(Selected text begins)

The former Duke women’s basketball head coach who built the program into one of the best in the country won two gold medals—in 2004 and 2008—as an assistant coach for Team USA. Goestenkors led Duke to the NCAA tournament in each of her final 13 years at the helm, to the Sweet 16 in each of her final 10 seasons, to the Final Four four times and to the national championship game in 1999 and 2006.
The 2015 Women’s Basketball Hall of Fame inductee was the ACC Coach of the Year seven times and earned National Coach of the Year honors in 2003 and 2007. But Goestenkors never brought home a national title for Duke, coming closest in an overtime defeat in the 2006 national championship game to Maryland. The Blue Devils led the Terrapins by 13 points in the second half and three points with seven seconds left in regulation before falling.
Less than two years later, Goestenkors left Duke for Texas, leading the Longhorns for five years before serving as an assistant for the WNBA's Los Angeles Sparks and Indiana Fever for one year each.
Unlike many medalists, Ward stepped up to the podium before she began college and never returned. After being the first fencer to ever hold Senior, Junior and Cadet World titles in the same year as a 16-year-old in 2006, Ward won bronze medals in the team and individual sabre events in the 2008 Olympics as the youngest fencer to ever represent the U.S.
Ward was one of the most prolific fencers in NCAA history, becoming the fifth woman fencer to ever win three championships with titles in 2009, 2011 and 2012, the first to win three times in sabre and the first Duke athlete to win three individual national titles. A favorite to medal in the 2012 Olympics at age 22, Ward focused on her undergraduate education instead of going to London.
As head coach of the U.S. diving team during the 2012 London Games, Johansen led Team USA to one gold, one silver and two bronze medals in what was the country's most successful diving performance since 1988. Two of his divers from Duke stood on the podium, as he helped Abby Johnston win a silver medal in the synchronized 3-meter event and Nick McCrory to a third-place finish in the synchronized 10-meter event.

(Selected text ends)

--- To do ---
1. In the text on Duke coaches and athletes, which team beat Duke in overtime in the 2006 national championship game?
2. Please write out everything in the text on Duke coaches and athletes from "The 2015 Women’s" down to "one year each.".

(Extracted records begins)

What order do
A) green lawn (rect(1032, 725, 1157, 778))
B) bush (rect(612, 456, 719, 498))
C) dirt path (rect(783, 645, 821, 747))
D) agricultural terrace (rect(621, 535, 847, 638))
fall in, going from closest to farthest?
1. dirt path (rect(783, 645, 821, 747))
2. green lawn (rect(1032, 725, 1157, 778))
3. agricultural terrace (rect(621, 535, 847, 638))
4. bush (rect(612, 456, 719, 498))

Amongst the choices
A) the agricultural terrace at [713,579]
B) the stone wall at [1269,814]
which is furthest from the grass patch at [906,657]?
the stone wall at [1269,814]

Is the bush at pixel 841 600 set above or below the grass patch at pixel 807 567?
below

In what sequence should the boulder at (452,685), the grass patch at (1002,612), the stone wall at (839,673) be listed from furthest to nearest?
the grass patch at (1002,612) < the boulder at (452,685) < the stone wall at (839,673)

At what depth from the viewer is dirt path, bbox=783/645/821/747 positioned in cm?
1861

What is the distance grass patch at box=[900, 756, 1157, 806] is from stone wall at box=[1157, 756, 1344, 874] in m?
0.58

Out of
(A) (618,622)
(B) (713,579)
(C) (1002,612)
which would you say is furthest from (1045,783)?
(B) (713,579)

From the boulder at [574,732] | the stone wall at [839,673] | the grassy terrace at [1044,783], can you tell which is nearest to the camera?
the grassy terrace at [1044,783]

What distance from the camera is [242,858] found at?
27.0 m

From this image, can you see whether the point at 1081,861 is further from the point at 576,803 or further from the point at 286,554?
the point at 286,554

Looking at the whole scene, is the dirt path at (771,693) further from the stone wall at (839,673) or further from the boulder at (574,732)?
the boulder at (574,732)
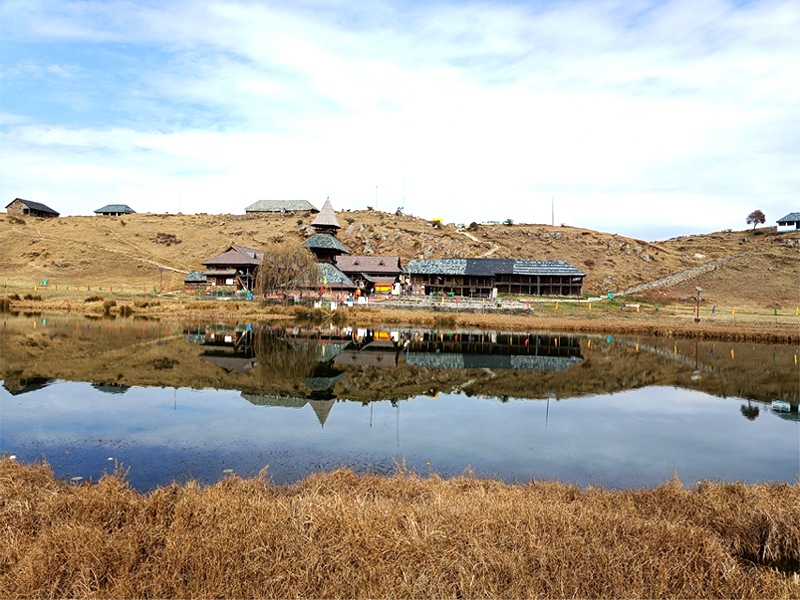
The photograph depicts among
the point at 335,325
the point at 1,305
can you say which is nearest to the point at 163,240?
the point at 1,305

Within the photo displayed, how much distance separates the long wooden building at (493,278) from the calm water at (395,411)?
48.6 metres

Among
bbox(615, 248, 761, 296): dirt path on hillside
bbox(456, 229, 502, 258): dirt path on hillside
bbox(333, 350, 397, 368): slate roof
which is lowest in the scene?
bbox(333, 350, 397, 368): slate roof

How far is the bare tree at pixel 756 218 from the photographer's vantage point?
140 metres

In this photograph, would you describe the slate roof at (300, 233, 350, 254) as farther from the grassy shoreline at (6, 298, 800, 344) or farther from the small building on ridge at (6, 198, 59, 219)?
the small building on ridge at (6, 198, 59, 219)

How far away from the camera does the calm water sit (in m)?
13.4

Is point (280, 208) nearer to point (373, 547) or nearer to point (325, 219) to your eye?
point (325, 219)

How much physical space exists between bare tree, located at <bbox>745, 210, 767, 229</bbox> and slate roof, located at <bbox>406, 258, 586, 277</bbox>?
89507 millimetres

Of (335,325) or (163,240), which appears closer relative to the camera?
(335,325)

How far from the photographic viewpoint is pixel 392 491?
33.6 feet

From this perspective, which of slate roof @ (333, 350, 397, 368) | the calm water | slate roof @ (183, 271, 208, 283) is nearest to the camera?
the calm water

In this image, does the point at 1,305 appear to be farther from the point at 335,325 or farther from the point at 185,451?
the point at 185,451

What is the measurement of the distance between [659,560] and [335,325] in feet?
148

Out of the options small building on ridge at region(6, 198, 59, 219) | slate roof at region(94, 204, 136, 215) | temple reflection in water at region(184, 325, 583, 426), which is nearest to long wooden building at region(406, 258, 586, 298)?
temple reflection in water at region(184, 325, 583, 426)

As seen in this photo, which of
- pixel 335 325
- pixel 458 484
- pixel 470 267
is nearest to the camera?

(Extracted records ends)

--- Answers to the exercises ---
1. Maryland

2.
The 2015 Women’s Basketball Hall of Fame inductee was the ACC Coach of the Year seven times and earned National Coach of the Year honors in 2003 and 2007. But Goestenkors never brought home a national title for Duke, coming closest in an overtime defeat in the 2006 national championship game to Maryland. The Blue Devils led the Terrapins by 13 points in the second half and three points with seven seconds left in regulation before falling.
Less than two years later, Goestenkors left Duke for Texas, leading the Longhorns for five years before serving as an assistant for the WNBA's Los Angeles Sparks and Indiana Fever for one year each.